The package requires Python 3.10 or higher. Install the package from PyPI:

```bash
pip install geo-sampling
```

For development installation:

```bash
git clone https://github.com/geosensing/geo_sampling.git
cd geo_sampling
pip install -e .
```

## Usage

The package provides two main CLI commands:

### geo_roads
Process geographic regions to extract road segments:

```bash
geo_roads -c Singapore -n North -l 1
```

### sample_roads
Sample from processed road segments:

```bash
sample_roads input_roads.csv output_sample.csv --sample-size 100
```

## Documentation

* [Installation Guide](docs/install.rst)
* [Usage Examples](docs/usage.rst)  
* [Sample Workflow](docs/workflow.rst)

For complete documentation, visit the [project documentation page](https://geosensing.github.io/geo_sampling/).

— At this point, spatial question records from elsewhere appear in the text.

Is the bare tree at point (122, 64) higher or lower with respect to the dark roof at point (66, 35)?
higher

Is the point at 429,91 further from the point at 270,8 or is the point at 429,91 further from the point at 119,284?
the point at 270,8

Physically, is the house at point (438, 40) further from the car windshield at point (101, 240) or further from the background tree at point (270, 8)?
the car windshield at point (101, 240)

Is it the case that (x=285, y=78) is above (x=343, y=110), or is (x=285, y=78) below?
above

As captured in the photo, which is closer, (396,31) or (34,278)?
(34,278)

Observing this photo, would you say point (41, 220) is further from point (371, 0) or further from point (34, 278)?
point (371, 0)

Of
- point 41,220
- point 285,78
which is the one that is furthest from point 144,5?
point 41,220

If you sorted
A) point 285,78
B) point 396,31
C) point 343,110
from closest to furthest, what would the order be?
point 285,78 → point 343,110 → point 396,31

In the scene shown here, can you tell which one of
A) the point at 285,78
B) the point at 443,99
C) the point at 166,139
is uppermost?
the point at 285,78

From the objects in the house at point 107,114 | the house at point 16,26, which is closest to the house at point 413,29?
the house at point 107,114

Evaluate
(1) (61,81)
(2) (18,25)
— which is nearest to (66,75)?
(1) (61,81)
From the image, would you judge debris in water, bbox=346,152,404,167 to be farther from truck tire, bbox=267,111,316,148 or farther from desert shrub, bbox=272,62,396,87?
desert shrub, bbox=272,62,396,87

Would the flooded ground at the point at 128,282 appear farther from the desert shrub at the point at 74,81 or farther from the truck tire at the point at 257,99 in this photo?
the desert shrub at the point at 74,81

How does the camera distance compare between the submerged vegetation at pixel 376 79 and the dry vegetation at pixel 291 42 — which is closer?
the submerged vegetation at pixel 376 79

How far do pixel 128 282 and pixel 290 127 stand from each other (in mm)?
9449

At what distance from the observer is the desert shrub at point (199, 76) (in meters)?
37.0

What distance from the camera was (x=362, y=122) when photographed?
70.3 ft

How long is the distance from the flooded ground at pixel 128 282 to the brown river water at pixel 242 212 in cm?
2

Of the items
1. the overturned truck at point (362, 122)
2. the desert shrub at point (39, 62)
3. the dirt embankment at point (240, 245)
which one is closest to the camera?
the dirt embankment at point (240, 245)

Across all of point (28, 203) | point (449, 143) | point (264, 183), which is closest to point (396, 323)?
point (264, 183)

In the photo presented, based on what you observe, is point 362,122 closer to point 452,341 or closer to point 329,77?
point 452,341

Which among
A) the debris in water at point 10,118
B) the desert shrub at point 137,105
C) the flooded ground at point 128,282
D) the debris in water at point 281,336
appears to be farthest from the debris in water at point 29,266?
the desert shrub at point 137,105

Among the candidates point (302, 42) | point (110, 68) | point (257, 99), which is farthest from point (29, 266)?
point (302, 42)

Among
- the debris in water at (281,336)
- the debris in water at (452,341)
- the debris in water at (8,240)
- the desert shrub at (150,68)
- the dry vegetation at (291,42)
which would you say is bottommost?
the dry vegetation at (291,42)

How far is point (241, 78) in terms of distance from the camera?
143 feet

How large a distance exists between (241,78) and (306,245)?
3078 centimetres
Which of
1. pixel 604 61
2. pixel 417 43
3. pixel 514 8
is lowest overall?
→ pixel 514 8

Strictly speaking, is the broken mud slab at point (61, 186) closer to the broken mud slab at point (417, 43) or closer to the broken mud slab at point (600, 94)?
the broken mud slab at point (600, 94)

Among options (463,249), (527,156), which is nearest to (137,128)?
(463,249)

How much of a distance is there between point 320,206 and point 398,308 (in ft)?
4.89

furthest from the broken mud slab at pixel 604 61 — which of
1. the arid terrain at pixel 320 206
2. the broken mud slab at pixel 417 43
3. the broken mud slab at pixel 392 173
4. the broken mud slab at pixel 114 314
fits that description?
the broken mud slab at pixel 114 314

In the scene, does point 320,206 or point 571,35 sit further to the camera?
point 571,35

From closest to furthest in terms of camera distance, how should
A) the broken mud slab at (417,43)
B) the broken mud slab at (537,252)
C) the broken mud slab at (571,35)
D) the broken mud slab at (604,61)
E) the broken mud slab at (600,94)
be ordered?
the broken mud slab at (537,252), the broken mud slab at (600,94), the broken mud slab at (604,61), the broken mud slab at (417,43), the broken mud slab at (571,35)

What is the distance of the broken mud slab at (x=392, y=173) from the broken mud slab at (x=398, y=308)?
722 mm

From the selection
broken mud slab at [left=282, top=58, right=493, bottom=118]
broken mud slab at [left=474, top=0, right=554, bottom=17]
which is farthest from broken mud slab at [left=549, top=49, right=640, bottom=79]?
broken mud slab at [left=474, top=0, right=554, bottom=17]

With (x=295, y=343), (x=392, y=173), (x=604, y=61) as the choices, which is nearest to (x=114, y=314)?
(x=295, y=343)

## 🔗 Adjacent Repositories

- [geosensing/latlong-to-zip](https://github.com/geosensing/latlong-to-zip) — Reverse Geocode Lat/Long to Zip Codes using GeoNames, AskGeo, or Google. Compare Geocoding Services.
- [geosensing/geosensing.github.io](https://github.com/geosensing/geosensing.github.io) — Geosensing project website

## Authors

Suriyan Laohaprapanon and Gaurav Sood

## License

Scripts are released under the [MIT License](LICENSE).